Just like all movie franchises, its all about the money and not screwing up what made the original movies as good as they were. Ghostbusters was released in 1984, Ghostbusters 2 was released in 1989. One of the best things about these two movies was their humor, mostly from the deadpan comments and subtle comedy of Bill Murray. Unfortunately, the new “Ghostbusters: Afterlife” is almost bereft of all humor, once again in favor of special effects, mostly at the end. I was surprised at how slow and boring this movie was in too many areas, aside from missing the most important comedy ingredient. In 2016 a new idea in the Ghostbusters franchise was attempted with an all female cast starring Kate McKinnon and Melissa McCarthy. At least this movie did not forget to at least try to continue the comedy tradition, but was only at best an average film.

This story starts in the present day, with Callie, the daughter of  Dr.

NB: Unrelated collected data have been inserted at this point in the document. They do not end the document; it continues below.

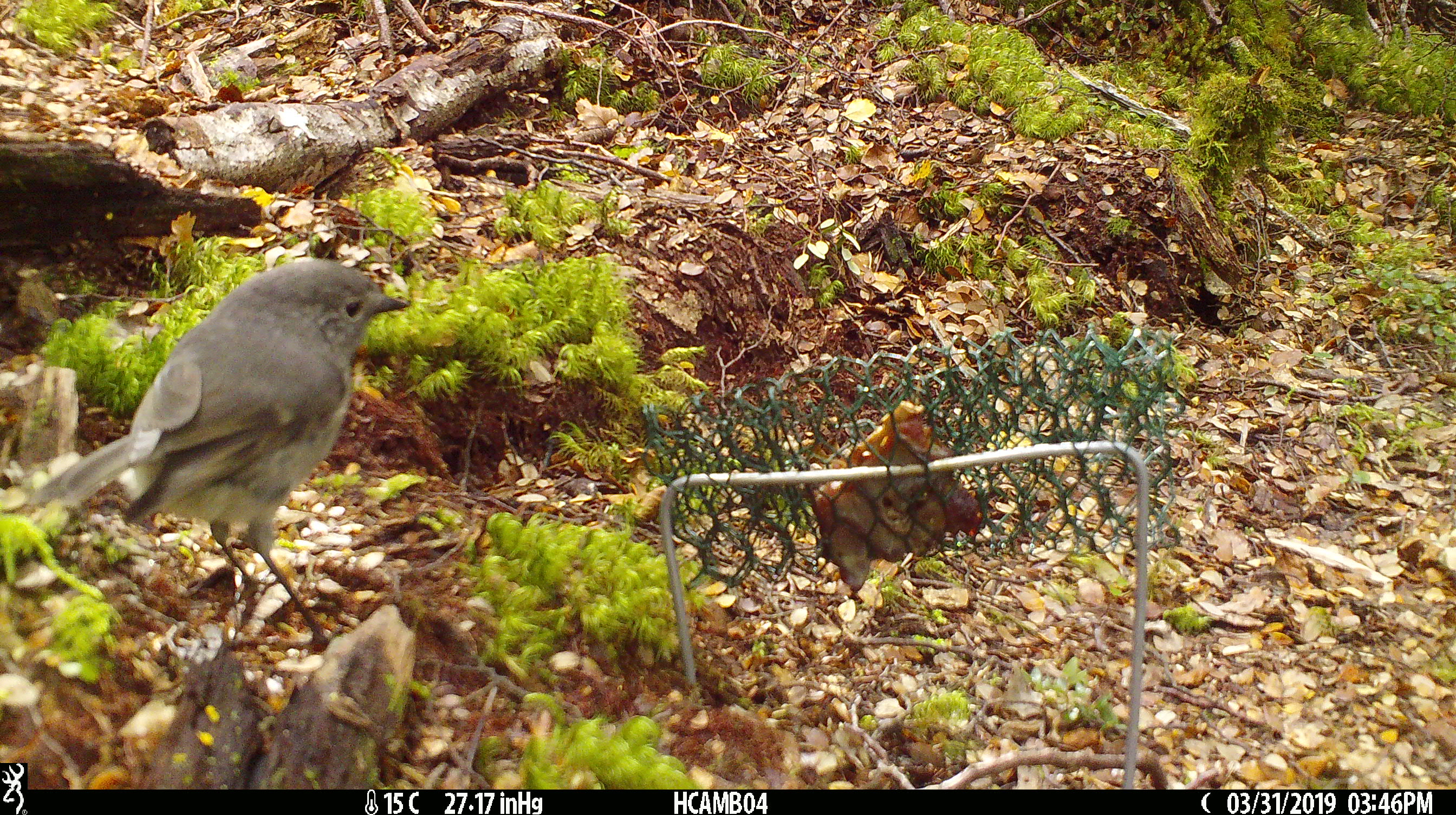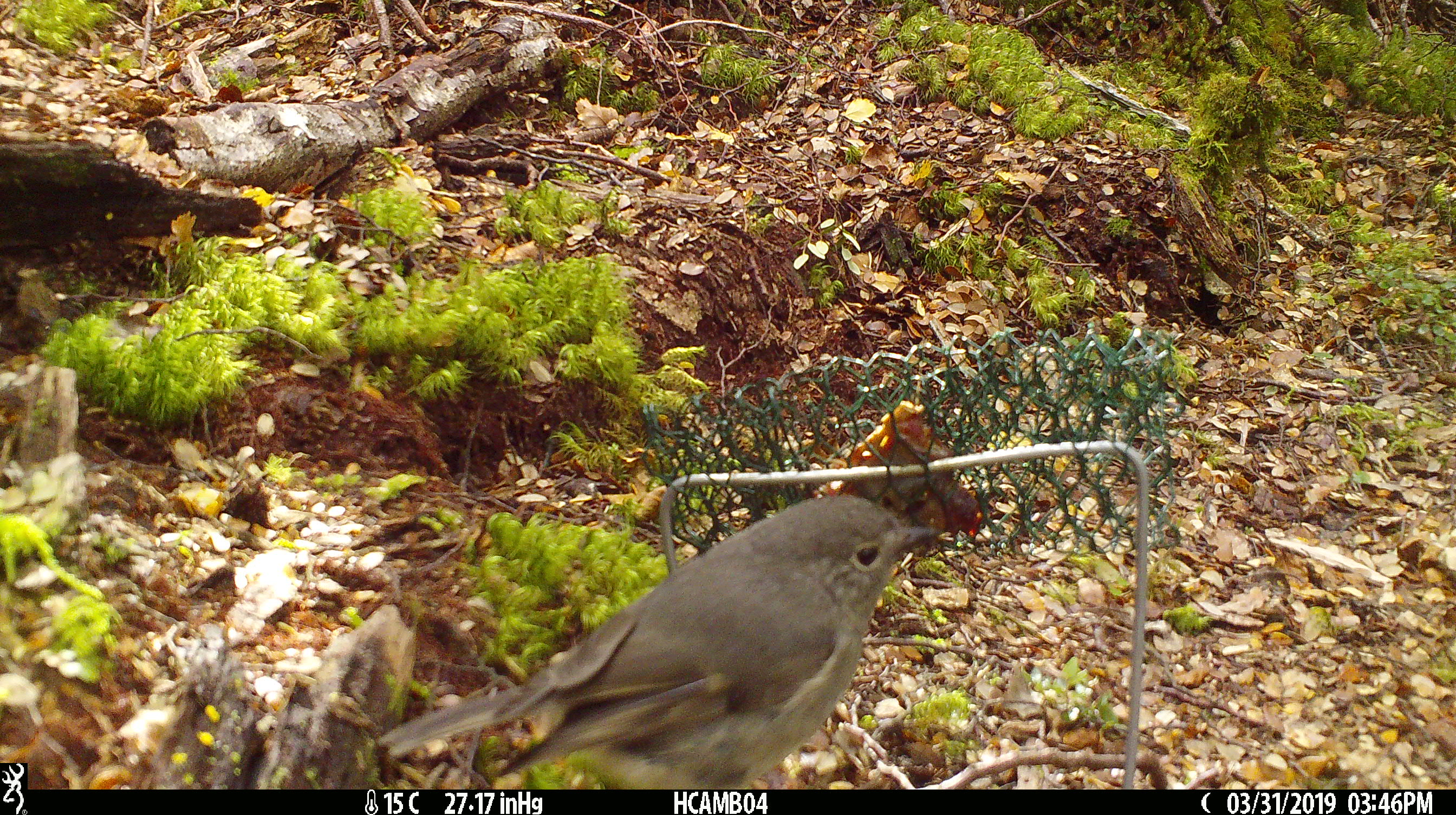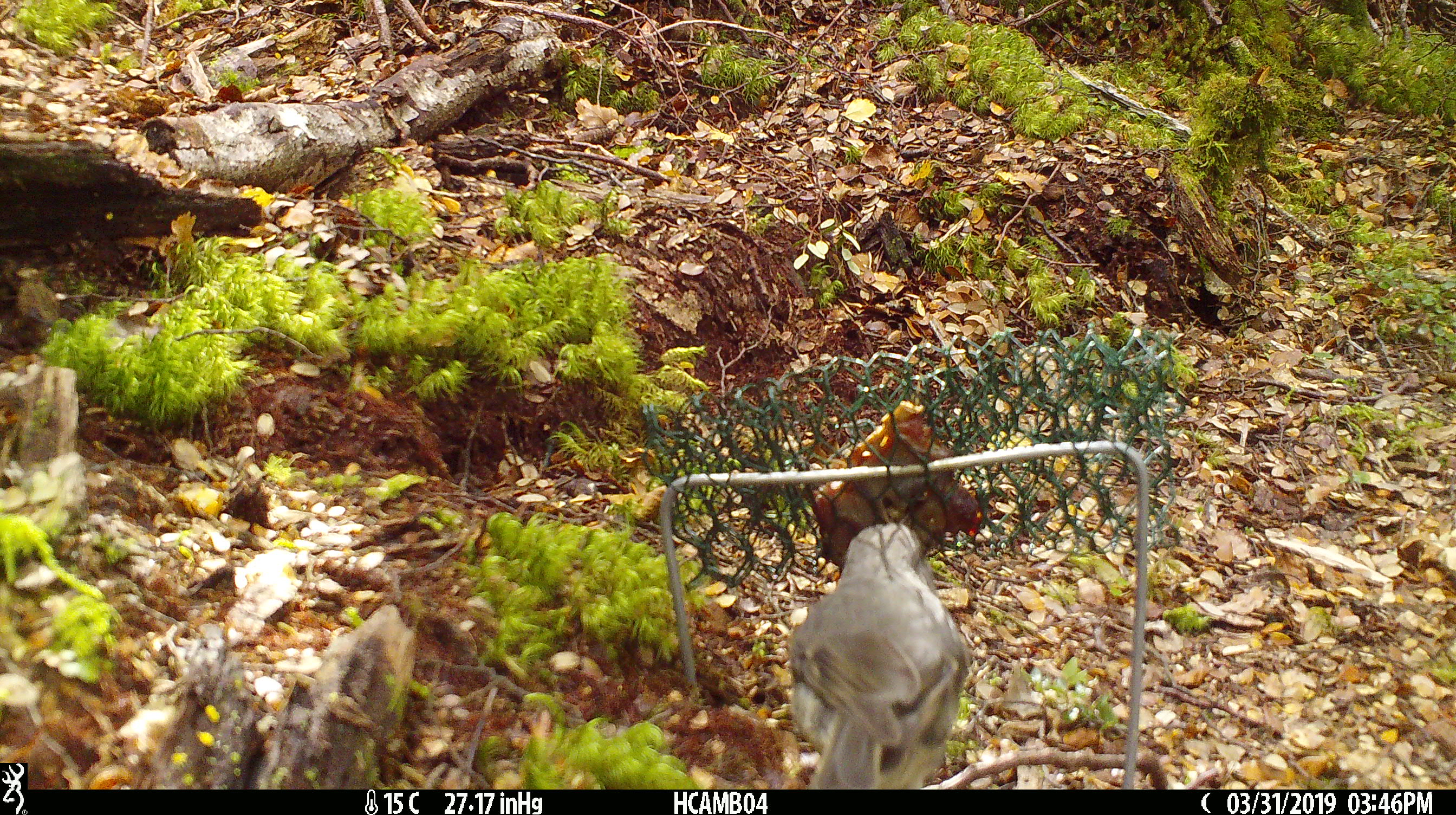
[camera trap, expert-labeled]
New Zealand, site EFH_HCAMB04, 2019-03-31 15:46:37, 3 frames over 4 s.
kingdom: Animalia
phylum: Chordata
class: Aves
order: Passeriformes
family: Petroicidae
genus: Petroica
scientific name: Petroica australis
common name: new zealand robin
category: robin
Robin (new zealand robin) (Petroica australis).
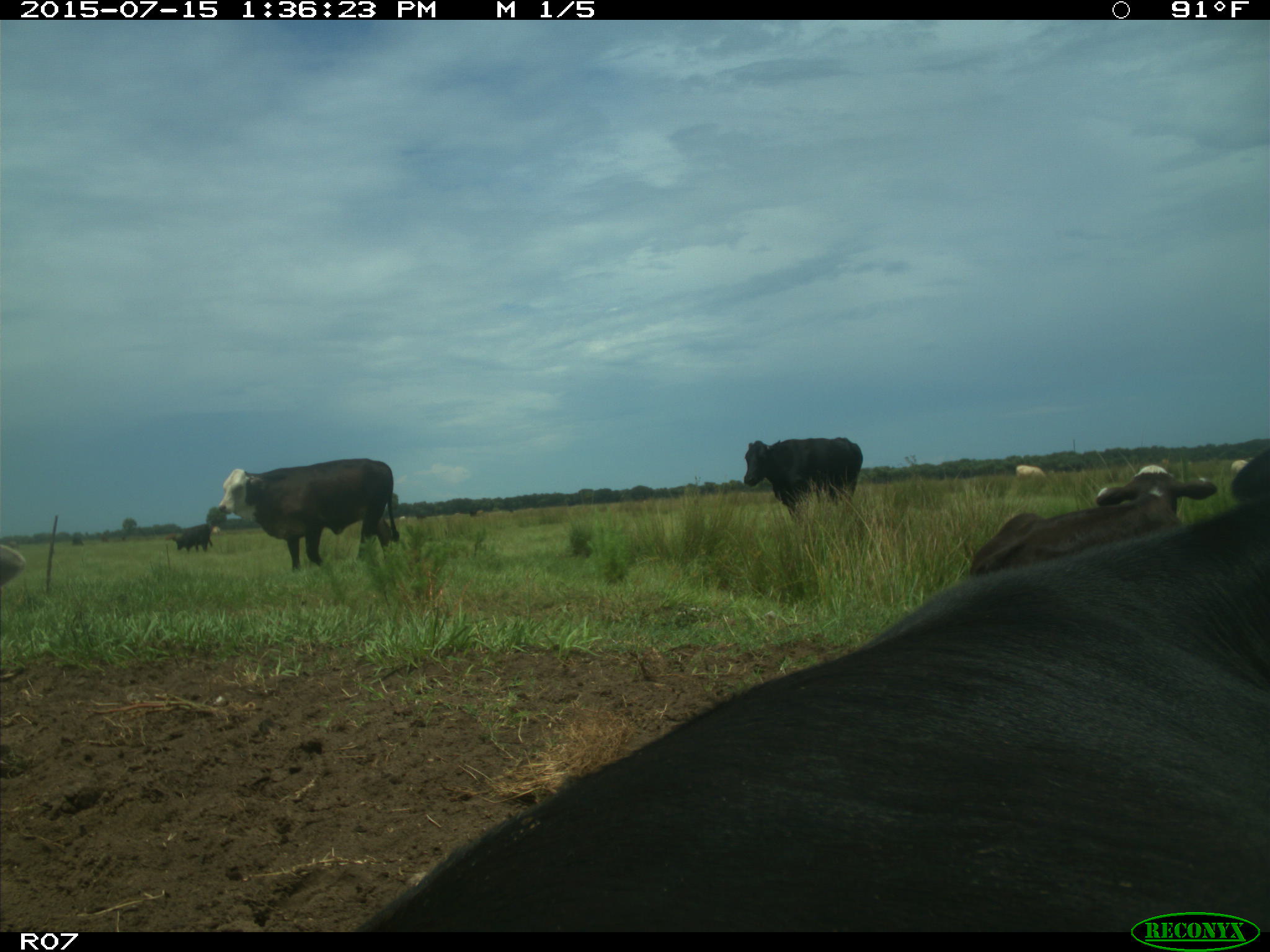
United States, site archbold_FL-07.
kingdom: Animalia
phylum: Chordata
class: Mammalia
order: Artiodactyla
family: Bovidae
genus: Bos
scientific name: Bos taurus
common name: domestic cow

Egon Spengler, played by the late Harold Ramis, broke and evicted from her home with her 2 kids, Phoebe and Trevor. Spengler’s daughter Callie then inherits the about to-fall down-farm of her late father, starting the story of a scientist who for over 30 years was still trying to trap ghosts rather than being a farmer.

One possible source of humor that was missed in this story was Paul Rudd, who plays the science teacher of Phoebe played by Mckenna Grace. Rudd has no funny scenes in this movie, none. Considering Rudd has always been funny in just about all his movies, it must have taken some doing to squelch out any sign of humor in all of his scenes. We all know that the science behind this Ghostbusters idea is ridiculous, so in order to make this all work, the audience needs comedy to make fun of the whole insane idea of trapping dangerous ghosts into tiny boxes using laser guns.

The other idea here was to use young kids to continue this franchise, with one of the actors from the Netflix “Stranger Things” series, Finn Wolfhard along with Mckenna Grace and newcomer
Logan Kim – who calls himself podcast, for reasons that make no sense and not really funny. This idea of this new young cast, might save this franchise but only if the next one in the series is much better than this installment. The original Ghostbuster cast, Bill Murray, Dan Ackroyd and Ernie Hudson does make an appearance at the end of this movie, along with a visage of Harold Ramis – but this is not nearly enough to save what is a below average film.

The Rotten Tomatoes ratings for Ghostbusters: Afterlife are a low 61% and this time around I agree with the critics and cannot recommend this movie.